Nelly gives insight to the depths of Heathcliff's antipathy toward Hindley and foreshadows his impending doom. Hindley's ruin does not, however, give Heathcliff happiness or satisfaction. In fact, his vengeful acts make him only more miserable and evil.
Evil always desirers to kill and destroy. This is exactly what the essence of revenge is. An eye for an eye, and a tooth for a tooth. Healthcliff lives his life out of a wound. The fruit of which his self pity and anger.
Heathcliff never finds peace through his revenge. In fact, the only time he truly finds happiness is when he gives up his plan for retaliation. Austin O'Malley, a United Irish leader, stated that "Revenge is like biting a dog that bit you". O'Malley's quote reflects Heathcliff's immature need to propagate agony in those who have offended him. Heathcliff's plan for revenge on Edgar and Catherine is to marry Isabella, who is ignorant of love and of men because she has never experienced either. He wants to hurt Edgar through his marriage to Catherine, and he wants to get revenge on Catherine by making her jealous. Catherine's death proves that this flawed plan of repayment helps nothing. Heathcliff, haunted by the ghost of Catherine because he is her "murderer," still is motivated by the need for revenge and tries to get young Cathy away from Edgar by having her marry his son, Linton. Heathcliff never finds peace until he gives up his plan for revenge just before he dies. When Heathcliff gives up his plan for revenge, he meets Catherine in death and truly becomes happy once more. The absence of revenge is life.

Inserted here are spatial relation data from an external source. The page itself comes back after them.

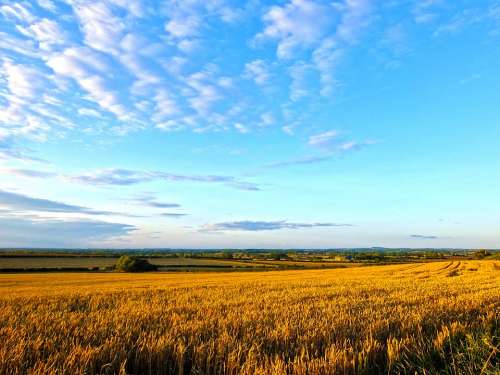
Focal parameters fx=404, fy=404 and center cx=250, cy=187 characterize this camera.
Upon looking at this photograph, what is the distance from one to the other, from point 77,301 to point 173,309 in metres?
5.18

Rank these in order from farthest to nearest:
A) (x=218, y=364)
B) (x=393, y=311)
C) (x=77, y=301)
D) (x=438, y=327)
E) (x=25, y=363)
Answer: (x=77, y=301) → (x=393, y=311) → (x=438, y=327) → (x=218, y=364) → (x=25, y=363)

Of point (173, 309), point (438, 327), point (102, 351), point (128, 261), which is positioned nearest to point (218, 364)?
point (102, 351)

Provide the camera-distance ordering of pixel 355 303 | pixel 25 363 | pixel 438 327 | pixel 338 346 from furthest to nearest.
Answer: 1. pixel 355 303
2. pixel 438 327
3. pixel 338 346
4. pixel 25 363

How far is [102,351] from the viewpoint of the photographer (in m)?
5.18

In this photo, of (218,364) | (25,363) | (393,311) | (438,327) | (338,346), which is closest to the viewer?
(25,363)

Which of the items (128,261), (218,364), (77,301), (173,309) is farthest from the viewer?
(128,261)

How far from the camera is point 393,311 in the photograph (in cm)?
970

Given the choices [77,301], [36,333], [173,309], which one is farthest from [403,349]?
[77,301]

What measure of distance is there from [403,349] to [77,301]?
456 inches

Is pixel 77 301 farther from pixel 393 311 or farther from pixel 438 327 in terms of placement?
pixel 438 327

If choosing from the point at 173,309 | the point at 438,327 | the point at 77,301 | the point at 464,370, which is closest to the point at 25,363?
the point at 464,370

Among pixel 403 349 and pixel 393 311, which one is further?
pixel 393 311

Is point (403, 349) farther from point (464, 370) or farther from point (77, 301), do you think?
point (77, 301)

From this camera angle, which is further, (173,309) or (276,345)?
(173,309)
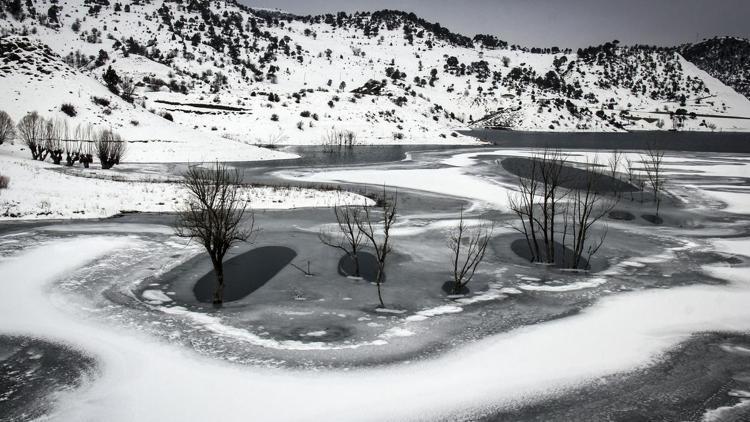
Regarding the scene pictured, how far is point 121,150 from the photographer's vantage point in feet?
139

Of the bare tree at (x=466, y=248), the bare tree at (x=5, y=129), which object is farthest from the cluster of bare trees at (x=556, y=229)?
the bare tree at (x=5, y=129)

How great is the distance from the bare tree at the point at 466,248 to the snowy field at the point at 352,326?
632mm

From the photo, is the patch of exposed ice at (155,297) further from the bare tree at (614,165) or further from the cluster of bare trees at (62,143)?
the bare tree at (614,165)

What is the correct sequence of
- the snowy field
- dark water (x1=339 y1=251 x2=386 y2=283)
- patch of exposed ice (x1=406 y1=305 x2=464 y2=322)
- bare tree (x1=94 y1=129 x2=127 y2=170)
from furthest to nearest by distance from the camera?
bare tree (x1=94 y1=129 x2=127 y2=170), dark water (x1=339 y1=251 x2=386 y2=283), patch of exposed ice (x1=406 y1=305 x2=464 y2=322), the snowy field

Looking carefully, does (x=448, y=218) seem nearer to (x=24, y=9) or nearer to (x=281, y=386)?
(x=281, y=386)

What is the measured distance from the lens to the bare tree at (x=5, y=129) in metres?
38.7

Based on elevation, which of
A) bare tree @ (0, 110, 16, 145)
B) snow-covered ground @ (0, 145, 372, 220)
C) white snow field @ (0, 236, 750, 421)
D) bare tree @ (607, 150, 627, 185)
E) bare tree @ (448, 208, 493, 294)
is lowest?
white snow field @ (0, 236, 750, 421)

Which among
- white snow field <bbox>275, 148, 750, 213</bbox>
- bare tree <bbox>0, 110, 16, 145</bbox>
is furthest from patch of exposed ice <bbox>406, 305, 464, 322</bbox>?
bare tree <bbox>0, 110, 16, 145</bbox>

Catherine's revenge does not make things better for her. Her revenge on Heathcliff by blaming him for her upcoming death does not meliorate her mind. Just before she dies, she ascribes Heathcliff for her "murder". "You have killed me, and thriven on it, I think" (Bronte 158). Catherine resembles what Oliver Goldsmith said, "When lovely woman stoops to folly, and finds too late that men betray, what charm can soothe her melancholy? What art can wash her guilt away? The only art her guilt to cover, To hide her shame from every eye, To give repentance to her lover, And wring his bosom, is-to die". Catherine's death is caused by her lack of emotional control and her dual personalities. She and Heathcliff "are" each other (Bronte 80), but her wants of social status and popularity draw her toward Edgar (Bronte 78). She does not love Edgar, but her selfish material wants control her. Catherine's revenge on Heathcliff does not assist her in finding happiness. She looks forward to dying and is "wearying to escape into that glorious world" (Bronte 160). Her death is, however, miserable as she wanders around the earth as a waif for 20 years occasionally visiting Heathcliff and torturing him.

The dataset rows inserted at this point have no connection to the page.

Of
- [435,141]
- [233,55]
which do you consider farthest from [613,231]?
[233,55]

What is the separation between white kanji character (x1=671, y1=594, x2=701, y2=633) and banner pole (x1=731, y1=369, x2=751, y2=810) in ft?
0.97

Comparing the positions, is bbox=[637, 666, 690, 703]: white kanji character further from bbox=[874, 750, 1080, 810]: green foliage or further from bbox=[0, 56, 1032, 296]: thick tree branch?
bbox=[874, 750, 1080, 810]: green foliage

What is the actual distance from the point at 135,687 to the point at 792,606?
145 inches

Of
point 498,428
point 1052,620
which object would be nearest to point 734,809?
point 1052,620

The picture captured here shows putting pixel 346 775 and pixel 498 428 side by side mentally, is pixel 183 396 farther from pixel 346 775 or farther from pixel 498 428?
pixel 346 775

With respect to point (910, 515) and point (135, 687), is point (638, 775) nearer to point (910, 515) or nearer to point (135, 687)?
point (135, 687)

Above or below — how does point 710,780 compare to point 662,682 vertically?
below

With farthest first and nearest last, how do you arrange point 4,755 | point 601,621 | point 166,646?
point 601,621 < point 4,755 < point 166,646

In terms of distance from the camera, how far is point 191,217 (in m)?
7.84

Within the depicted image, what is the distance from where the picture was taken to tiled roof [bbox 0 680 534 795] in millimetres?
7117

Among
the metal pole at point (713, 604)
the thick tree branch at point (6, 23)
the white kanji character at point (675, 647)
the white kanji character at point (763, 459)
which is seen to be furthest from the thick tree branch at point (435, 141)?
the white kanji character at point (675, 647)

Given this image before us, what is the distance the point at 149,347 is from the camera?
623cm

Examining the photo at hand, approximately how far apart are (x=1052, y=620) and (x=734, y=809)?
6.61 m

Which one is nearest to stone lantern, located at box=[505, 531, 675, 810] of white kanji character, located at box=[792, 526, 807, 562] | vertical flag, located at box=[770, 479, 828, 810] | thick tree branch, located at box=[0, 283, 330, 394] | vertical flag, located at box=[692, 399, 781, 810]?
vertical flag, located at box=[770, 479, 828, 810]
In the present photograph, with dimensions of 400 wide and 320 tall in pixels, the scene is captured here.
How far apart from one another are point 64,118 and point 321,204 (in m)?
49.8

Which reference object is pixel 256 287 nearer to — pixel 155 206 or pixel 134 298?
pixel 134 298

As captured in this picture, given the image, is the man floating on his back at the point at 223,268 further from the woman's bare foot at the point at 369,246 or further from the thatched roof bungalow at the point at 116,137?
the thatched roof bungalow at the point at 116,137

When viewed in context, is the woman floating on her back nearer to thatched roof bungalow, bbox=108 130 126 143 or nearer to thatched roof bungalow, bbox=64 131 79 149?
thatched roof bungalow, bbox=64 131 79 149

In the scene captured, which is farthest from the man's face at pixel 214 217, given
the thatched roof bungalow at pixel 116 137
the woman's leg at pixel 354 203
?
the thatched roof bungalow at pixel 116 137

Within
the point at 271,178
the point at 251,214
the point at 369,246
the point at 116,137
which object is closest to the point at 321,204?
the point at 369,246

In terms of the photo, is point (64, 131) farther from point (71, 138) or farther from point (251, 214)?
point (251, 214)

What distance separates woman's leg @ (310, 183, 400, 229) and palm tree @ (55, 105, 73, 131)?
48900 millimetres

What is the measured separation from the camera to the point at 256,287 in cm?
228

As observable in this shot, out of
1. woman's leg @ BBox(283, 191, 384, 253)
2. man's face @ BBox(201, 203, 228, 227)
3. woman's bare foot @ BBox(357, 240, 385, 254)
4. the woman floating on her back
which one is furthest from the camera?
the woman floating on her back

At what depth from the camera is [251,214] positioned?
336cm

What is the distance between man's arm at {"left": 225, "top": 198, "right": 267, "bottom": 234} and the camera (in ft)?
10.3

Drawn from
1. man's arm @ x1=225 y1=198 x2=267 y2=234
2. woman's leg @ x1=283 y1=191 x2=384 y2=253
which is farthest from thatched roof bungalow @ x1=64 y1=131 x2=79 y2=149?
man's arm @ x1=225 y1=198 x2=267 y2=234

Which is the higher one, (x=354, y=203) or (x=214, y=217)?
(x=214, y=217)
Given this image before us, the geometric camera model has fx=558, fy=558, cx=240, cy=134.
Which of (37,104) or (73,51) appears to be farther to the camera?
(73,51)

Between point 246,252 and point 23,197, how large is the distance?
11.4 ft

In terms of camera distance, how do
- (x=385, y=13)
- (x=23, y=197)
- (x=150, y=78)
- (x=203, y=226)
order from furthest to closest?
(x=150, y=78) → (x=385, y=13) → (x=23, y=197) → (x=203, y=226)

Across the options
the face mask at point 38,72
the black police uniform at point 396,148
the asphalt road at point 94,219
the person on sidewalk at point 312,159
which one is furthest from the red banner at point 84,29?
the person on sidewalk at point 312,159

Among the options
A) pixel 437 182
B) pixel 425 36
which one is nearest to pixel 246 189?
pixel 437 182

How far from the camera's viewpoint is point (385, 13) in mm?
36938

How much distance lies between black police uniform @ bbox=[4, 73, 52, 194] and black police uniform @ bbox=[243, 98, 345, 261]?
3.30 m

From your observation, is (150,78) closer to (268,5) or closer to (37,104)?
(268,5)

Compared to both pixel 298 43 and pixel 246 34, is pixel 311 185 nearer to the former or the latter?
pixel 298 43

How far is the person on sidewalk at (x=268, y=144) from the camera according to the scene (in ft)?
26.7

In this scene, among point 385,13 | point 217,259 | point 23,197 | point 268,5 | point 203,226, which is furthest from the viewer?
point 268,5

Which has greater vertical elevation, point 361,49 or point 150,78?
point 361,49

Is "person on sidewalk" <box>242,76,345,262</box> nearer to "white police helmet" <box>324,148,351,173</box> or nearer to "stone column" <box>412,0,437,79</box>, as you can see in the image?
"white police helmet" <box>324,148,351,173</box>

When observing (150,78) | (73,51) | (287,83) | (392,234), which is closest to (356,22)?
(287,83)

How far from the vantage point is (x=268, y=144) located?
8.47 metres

Just as Heathcliff and Catherine's revenge make them miserable, Hindley's revenge on Heathcliff causes him to go bankrupt and eventually die. Hindley's attempt to kill Heathcliff only hurts Hindleyin the process; it proves the point Isabella makes, "Treachery and violence are spears pointed at both ends; they wound those who resort to them worse than their enemies" (Bronte 177). The fact that Hindley is mistreated as a child reveals the source of the built up anger and resentment inside him and towards others. The hurt that Hindley feels is clearly understood, but sympathy for Hindley is only temporary because it is still his own fault for his predicaments. Hindley's loss of Wuthering Heights to Heathcliff and his mysterious death reflect how revenge does not make anything better, only worse.
Bronte corroborates that revenge is not only a harsh and rash way to live life, but is counter-productive and hurtful. Out of all of her major themes, revenge is the most imminent. The self-hurt involved with vengeance shows there are better ways to solve conflicts. Bronte sends a great message across by showing how negative revenge can be. There is no resolution to obeying the spontaneous reaction of this negative reprisal.